Aim: To evaluate the therapeutic efficacy and safety of the Janus kinase (JAK) inhibitor tofacitinib in the management of refractory perianal pyoderma gangrenosum (PG) under conditions of baseline immunosuppression and bone marrow suppression.

Methods: We present a 62-year-old male with a 4-month history of painful, progressive symmetrical perianal ulcerations diagnosed as PG, coexisting with condyloma acuminatum. The patient had a background of pure red cell aplasia and myasthenia gravis, and was undergoing chronic immunosuppressive therapy with prednisolone and tacrolimus. Previous interventions including topical agents, antibiotics, phototherapy, and surgical debridement were ineffective. Oral tofacitinib (5 mg/day) was introduced following multidisciplinary evaluation.

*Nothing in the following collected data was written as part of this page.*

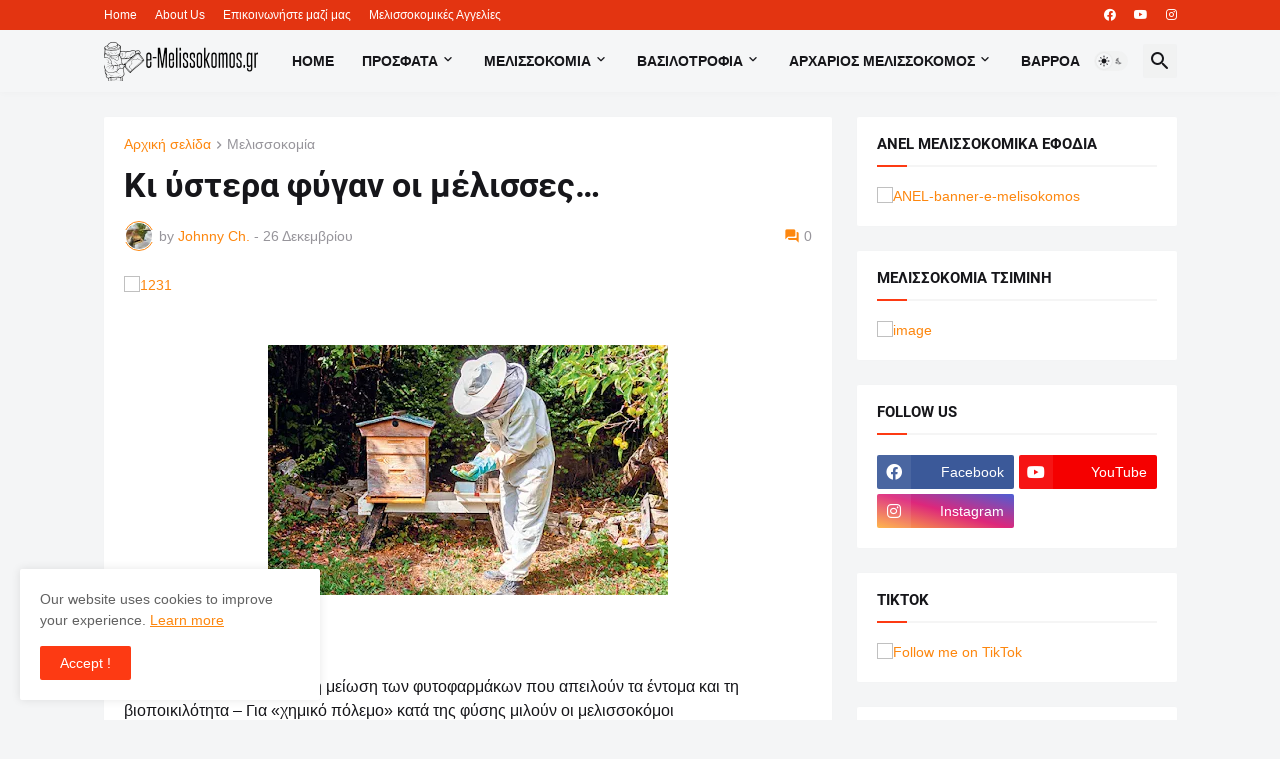

--- FILE ---
content_type: text/html; charset=utf-8
request_url: https://www.google.com/recaptcha/api2/aframe
body_size: 266
content:
<!DOCTYPE HTML><html><head><meta http-equiv="content-type" content="text/html; charset=UTF-8"></head><body><script nonce="CIbkfXbaonnN3NQ1aznIcQ">/** Anti-fraud and anti-abuse applications only. See google.com/recaptcha */ try{var clients={'sodar':'https://pagead2.googlesyndication.com/pagead/sodar?'};window.addEventListener("message",function(a){try{if(a.source===window.parent){var b=JSON.parse(a.data);var c=clients[b['id']];if(c){var d=document.createElement('img');d.src=c+b['params']+'&rc='+(localStorage.getItem("rc::a")?sessionStorage.getItem("rc::b"):"");window.document.body.appendChild(d);sessionStorage.setItem("rc::e",parseInt(sessionStorage.getItem("rc::e")||0)+1);localStorage.setItem("rc::h",'1765719116483');}}}catch(b){}});window.parent.postMessage("_grecaptcha_ready", "*");}catch(b){}</script></body></html>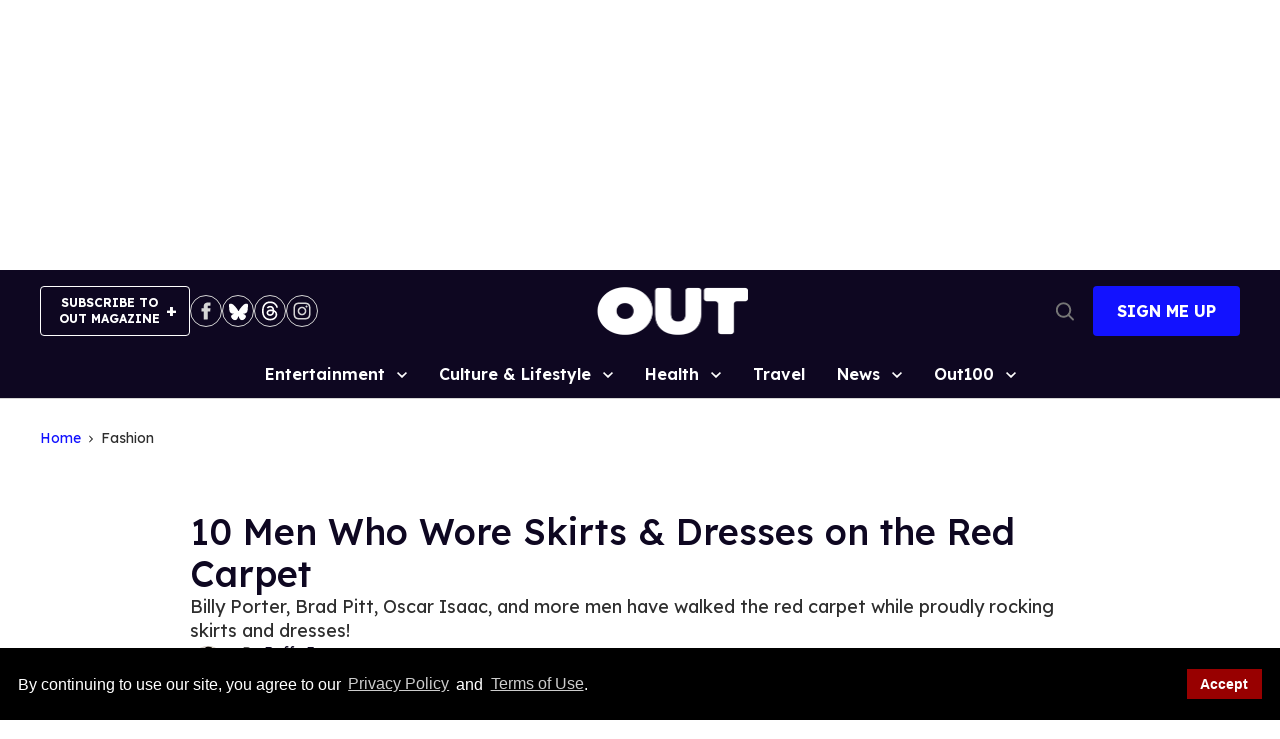

--- FILE ---
content_type: application/javascript; charset=utf-8
request_url: https://fundingchoicesmessages.google.com/f/AGSKWxXX1M6aDmc9uycZQuft7M6eH9dtcvWoXwjhRAzYQHTFMrEb6s0qgNcU-kf8a7UAzAVwfEZVRFEbMpHSEdCVBMt9PUR38bqT8c4mIsVkT-C9JLuUUics-cfrzp9CWwztCATFdgCh19VsxWACNlOJh3wsf1jnSVHAC-mWHF0_iDsFM3J57MQ-rSShTsL9/_/righttopads.-adserver//ads-holder./sr.ads./cnnslads.
body_size: -1288
content:
window['448c9131-6e89-47b9-bf82-266129e4c6f6'] = true;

Results: Marked pain reduction was achieved by day two of tofacitinib therapy, with near-complete ulcer healing observed within two weeks. Hematologic parameters remained stable throughout the 4-month treatment course, which was well tolerated with no adverse effects. The patient remained relapse-free during a 1-year follow-up.

Conclusions: Tofacitinib may offer a rapid, effective, and well-tolerated treatment alternative in cases of refractory PG, even when layered onto preexisting immunosuppressive regimens. This case highlights the potential of JAK inhibitors as targeted therapy in complex PG presentations and supports their further clinical evaluation.